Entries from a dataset
┌──

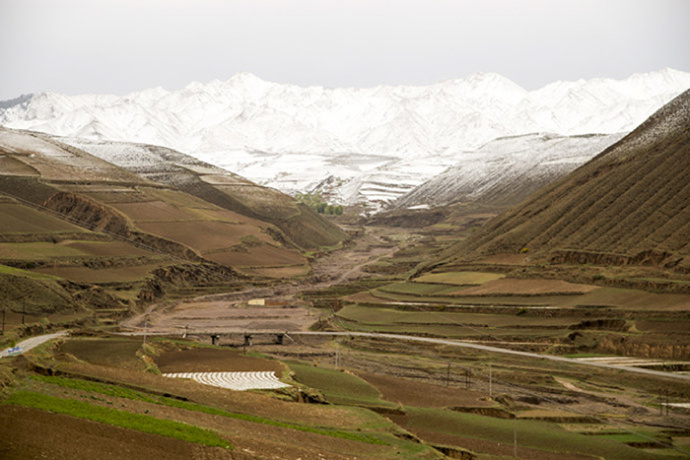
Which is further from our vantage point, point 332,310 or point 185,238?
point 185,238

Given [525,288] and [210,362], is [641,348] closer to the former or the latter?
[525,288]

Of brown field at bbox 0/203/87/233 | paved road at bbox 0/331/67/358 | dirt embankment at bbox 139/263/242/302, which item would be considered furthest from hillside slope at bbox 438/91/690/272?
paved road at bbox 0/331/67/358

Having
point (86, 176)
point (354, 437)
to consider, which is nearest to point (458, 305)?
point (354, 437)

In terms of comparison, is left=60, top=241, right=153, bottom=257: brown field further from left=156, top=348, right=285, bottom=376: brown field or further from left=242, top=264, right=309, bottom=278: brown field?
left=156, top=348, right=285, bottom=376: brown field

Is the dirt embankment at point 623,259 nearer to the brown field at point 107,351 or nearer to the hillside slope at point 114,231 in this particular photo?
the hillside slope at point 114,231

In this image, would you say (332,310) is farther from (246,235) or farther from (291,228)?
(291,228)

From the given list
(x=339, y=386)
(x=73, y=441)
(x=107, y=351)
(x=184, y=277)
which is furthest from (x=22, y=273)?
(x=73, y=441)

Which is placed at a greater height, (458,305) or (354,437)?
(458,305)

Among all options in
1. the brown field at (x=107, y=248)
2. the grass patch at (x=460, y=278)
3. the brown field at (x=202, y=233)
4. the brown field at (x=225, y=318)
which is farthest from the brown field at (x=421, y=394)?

└──

◆ Task objective: Repeat exactly the lines from the line containing "Is the dirt" through the end of the listing above; both boundary lines are part of the output.

◆ Response:
Is the dirt embankment at point 623,259 nearer to the brown field at point 107,351 or nearer to the hillside slope at point 114,231 in this particular photo?
the hillside slope at point 114,231

In this image, would you say (332,310) is farther from (246,235) or farther from (291,228)?
(291,228)

From the given list
(x=339, y=386)
(x=73, y=441)
(x=107, y=351)
(x=184, y=277)
which is furthest from (x=22, y=273)?
(x=73, y=441)

Which is placed at a greater height, (458,305) or (354,437)?
(458,305)

Among all options in
1. the brown field at (x=107, y=248)
2. the grass patch at (x=460, y=278)
3. the brown field at (x=202, y=233)
4. the brown field at (x=225, y=318)
which is farthest from the brown field at (x=421, y=394)?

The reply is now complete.